Hace dos días, los franceses fueron a votar a unas elecciones decisivas para ellos y para el resto del mundo. En Corea del Norte, el presidente Kim Jong-un sigue amenazando con provocar una guerra nuclear e intenta ponerle las bridas a Donaldo Trump. Mientras tanto, Donaldo enseña sus dientes a Pyongyang y al resto de los países.
En África, cientos de miles de niños tienen que hacerse soldados a la fuerza a riesgo de perder sus vidas. Como siempre, Medio Oriente es un polvorín que nace en Jerusalén y termina en donde uno quiere que termine. Siria sigue de cabeza mientras Rusia, China, Irán, Estados Unidos o Turquía se convierte en el protagonista de ese ajedrez.
En México hay elecciones a Estados y alcaldías con la mira puesta en el ascenso de Morena, en menor medida del PAN y del descalabro del PRI. España tiene su viacrucis particular, con los casos de corrupción que salpican a políticos y empresarios por igual.
Venezuela ha estallado, lo mismo que lo harán las pocas o muchas dictaduras que todavía quedan en pie. Se trata de un sistema de equilibrio para que siempre gane el mismo.
Fernando, mi mejor amigo, falleció el 21 de enero pasado. Fer fue mucho más que un amigo. Fue confidente, hermano, consejero; fue tantas cosas que podría llenar de epítetos este artículo y no terminaría.
Con la angustia de una sonrisa, cumpliendo 51 años, se nos fue como se nos van tantos otros. Se nos fue por el cáncer, el maldito cáncer que te atrapa y ya no te deja. Es una especie de araña que te envuelve con su red inextricable sobre tu salud y te fagocita lentamente sin darte la oportunidad de la revancha. Tengo otros dos grandes amigos sufriendo la misma dolencia.
A mi querida Isabel Alastuey, un accidente de tráfico la dejó tetrapléjica cuando tenía 17 años. Ahora está a punto de cumplir 50 y sigue en la lucha de la vida.
A otro querido amigo se le murió su hijo mayor hace 10 años cuando tenía 14. Ahora su pequeño de la misma edad que tenía cuando murió el mayor, está postrado en una cama por un ictus que sufrió hace tres meses.
Amigos, familiares, conocidos luchan todos los días contra enfermedades en la realidad, ésa a la que tienes que hacerle frente a diario.
No pretendo que este artículo sea un conjunto de ejemplos plañideros ni de tristezas decimonónicas. No. Al contrario. Soy creyente. Intento siempre acercarme más a Dios.
Tengo salud. A mis 53 años me siento pleno y fuerte, gracias al ejercicio que hice toda mi vida y al intento de llevar una existencia ordenada. Tengo una cabeza que rige mis designios y los de mi familia. Tengo dos manos con las que puedo escribir y dos piernas con las que puedo caminar.

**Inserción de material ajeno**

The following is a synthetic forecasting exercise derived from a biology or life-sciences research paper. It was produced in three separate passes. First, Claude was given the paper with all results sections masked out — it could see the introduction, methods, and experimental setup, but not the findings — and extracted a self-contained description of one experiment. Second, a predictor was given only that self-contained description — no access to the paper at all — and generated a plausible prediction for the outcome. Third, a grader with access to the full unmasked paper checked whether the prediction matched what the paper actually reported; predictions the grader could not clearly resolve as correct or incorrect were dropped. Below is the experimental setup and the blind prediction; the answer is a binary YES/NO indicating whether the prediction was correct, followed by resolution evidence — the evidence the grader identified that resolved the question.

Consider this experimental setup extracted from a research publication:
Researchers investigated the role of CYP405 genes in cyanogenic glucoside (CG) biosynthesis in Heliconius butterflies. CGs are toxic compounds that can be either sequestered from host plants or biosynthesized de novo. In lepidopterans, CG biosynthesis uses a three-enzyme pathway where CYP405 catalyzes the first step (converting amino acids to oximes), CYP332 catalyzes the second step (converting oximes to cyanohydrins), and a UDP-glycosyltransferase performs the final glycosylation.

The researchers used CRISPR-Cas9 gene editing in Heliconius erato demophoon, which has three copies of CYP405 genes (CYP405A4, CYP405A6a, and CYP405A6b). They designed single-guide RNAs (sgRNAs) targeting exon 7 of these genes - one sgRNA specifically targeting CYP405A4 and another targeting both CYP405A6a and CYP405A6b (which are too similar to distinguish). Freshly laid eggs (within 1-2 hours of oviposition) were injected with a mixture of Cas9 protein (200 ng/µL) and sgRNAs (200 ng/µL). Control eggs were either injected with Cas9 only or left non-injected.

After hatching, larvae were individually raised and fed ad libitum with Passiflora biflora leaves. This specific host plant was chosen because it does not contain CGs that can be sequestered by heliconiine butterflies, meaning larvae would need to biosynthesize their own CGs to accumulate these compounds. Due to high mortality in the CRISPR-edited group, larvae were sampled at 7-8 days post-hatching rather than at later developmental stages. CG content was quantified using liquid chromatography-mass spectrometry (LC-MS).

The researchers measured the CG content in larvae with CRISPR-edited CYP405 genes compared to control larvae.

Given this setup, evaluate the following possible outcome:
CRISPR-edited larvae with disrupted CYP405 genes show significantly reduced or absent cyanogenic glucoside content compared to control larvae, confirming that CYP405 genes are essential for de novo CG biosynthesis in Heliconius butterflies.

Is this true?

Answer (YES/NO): YES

Mi familia está bien. Tengo trabajo. Soy un señor que vive al día. No dispongo de lujos, pero tampoco me hacen falta. Eso sí, la educación de mis hijos es primordial como para mi padre fue la nuestra.
Con todo ello lo que pretendo decirte, querido lector, es que en el fondo, quien escribe este artículo tiene mucha suerte como muchos de los que lo están leyendo, de ser un periodista que ama su profesión. Ése es otro de los motivos por los que tengo que dar gracias a Dios.
Donaldo Trump y las elecciones francesas, y la corrupción, y los macrointereses de los que dicen que gobiernan la humanidad son circunstancias, circunstancias por las que ha pasado el ser humano a lo largo de la historia. Pero con salud, empuje, sacrificio, amor a la familia y el recuerdo indeleble de nuestros muertos, nuestros queridos muertos –empezando por Joaquín Peláez, mi padre, quien me enseñó el arte de la filantropía– es con lo que me quedo.
El amor, mi familia y la rama de la consanguineidad, que es la que nos hace realmente auténticos, es lo que nos hace vivir todos los días, creyendo en el hombre y su bondad.
Todo lo demás, mi querido lector, es lo de menos.